[Kitetoa, les pizzaïolos du Ouèb

John Kerry est-il une alternative réjouissante à George Bush?
Quelques éléments de réponse à la lecture du compte-rendu des débats présidentiels

Cela n'est pas nouveau pour les lecteurs de Kitetoa.com, il nous semble que John Kerry n'est pas une alternative réjouissante à George Bush en tant que président de la seule super puissance mondiale. Dire cela, c'est bien. Encore faut-il avoir un ou deux arguments et ne pas se fier qu'à son simple pifomètre qui, cela dit, convenons-en, est assez puissant.

Il nous est dont venu à l'idée de lire le compte-rendu des trois débats qui ont eu lieu entre John Kerry et George Bush.

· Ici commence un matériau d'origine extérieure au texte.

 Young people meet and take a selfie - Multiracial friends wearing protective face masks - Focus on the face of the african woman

Qu'y cherchions-nous? Probablement une réponse précise... Des indications sur ce que John Kerry comptait faire pour sortir du bourbier Irakien, sur ce qu'il voulait faire pour rétablir un dialogue avec le monde musulman, enlever aux Etats-Unis leur étiquette d'ennemi de l'Islam, renouer un dialogue positif avec l'ONU, revenir aux relations internationales d'avant le conflit irakien, même si elles laissaient à désirer, etc. Bref...

Si l'on en croit un sondage (qui croit encore aux sondages?) de l'Institut Louis Harris pour Le Figaro « Les Français "votent" John Kerry à 71% et ne sont que 11% à lui préférer George W. Bush ». Ce résultat inquiète fort Le Figaro. Nous aussi, mais pas pour les mêmes raisons.

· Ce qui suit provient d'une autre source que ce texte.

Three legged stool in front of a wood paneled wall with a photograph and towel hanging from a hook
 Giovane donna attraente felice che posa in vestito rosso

Par ailleurs, selon Reuters, « un "scrutin" effectué dans le monde sur internet donne John Kerry vainqueur de l'élection présidentielle américaine avec 77% des suffrages. Plus de 113.000 personnes de 119 pays ont plébiscité le candidat démocrate au détriment du président sortant républicain George Bush dans une consultation organisée par le site www.globalvote2004.org ».

Le problème, c'est que ce sont les Américains qui vont voter. Pas le monde, ni les Français....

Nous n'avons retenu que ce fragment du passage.